Sumit Sarkar’s tutorial on exporting data out of Hadoop lists steps for boosting throughput using the DataDirect SQL Server JDBC driver and Apache Sqoop.
We've gotten everyone connected to SQL Server using Progress DataDirect's exclusive support for both NTLM and Kerberos authentication from Linux with Sqoop. Now, we plan to blow your minds with high flying bulk insert performance into SQL Server using Sqoop's Generic JDBC Connector. Linux clients will get similar throughput as the Microsoft BCP tool.
So far, Cloudera and HortonWorks have been pointing shops to the high performance DataDirect SQL Server JDBC driver to help load data volumes anywhere from 10GB to 1TB into SQL Server Data Marts and Warehouses. It's common for the DataDirect SQL Server JDBC driver to speed up load times by 15-20X; and Sqoop will see similar improvement since it leverages JDBC batches that we transparently convert into SQL Server's native bulk load protocol. Moving data out of Hadoop and into external JDBC sources are exciting projects that represent the democratization of big data for downstream application consumers. You're definitely doing something -fr -pl3 -pb3 if you are ready to read on!

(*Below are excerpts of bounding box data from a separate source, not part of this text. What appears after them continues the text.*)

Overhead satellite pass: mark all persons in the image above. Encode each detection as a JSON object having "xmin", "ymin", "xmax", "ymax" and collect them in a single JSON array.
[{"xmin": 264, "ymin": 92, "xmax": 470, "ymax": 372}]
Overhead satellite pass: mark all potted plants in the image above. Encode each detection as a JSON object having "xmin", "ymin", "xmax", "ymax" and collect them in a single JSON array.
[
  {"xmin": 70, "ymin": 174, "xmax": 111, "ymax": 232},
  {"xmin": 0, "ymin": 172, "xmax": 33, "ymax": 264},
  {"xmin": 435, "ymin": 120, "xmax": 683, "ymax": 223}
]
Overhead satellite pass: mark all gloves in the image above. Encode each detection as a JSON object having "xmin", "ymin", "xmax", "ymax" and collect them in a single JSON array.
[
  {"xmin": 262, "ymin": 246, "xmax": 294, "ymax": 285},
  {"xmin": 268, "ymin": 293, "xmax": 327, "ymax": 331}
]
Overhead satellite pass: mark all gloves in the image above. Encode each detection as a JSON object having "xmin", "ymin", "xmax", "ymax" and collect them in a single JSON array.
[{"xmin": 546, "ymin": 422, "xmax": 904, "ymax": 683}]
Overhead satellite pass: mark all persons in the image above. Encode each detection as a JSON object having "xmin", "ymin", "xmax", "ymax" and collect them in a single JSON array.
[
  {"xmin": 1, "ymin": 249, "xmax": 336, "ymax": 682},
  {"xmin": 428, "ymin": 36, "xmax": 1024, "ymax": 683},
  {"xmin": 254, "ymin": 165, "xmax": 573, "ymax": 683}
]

1- Download the DataDirect Connect for JDBC drivers for and follow the quick start guides supplied with the download.
2- Copy the sqlserver.jar file to $SQOOP_HOME/lib directory on your client machine. (This will be /usr/lib/sqoop/lib
if you installed from an RPM or Debian package). The JDBC driver needs to be installed only on the machine where Sqoop is executed; and not on each node in your Hadoop cluster.
3- Verify the Database’s recovery mode per the msdn article on Considerations for Switching from the Full or Bulk-Logged Recovery Model. To verify the recovery mode, the database user can run the following query:
SELECT name, recovery_model_desc FROM sys.databases WHERE name = ‘database_name’ ;
Note the recovery_model_desc returned by this query (expect to return,’BULK_LOGGED’).
4- From command line, run the Sqoop export command using similar properties as below. Or specify the equivalent using the Hue web UI for Sqoop jobs.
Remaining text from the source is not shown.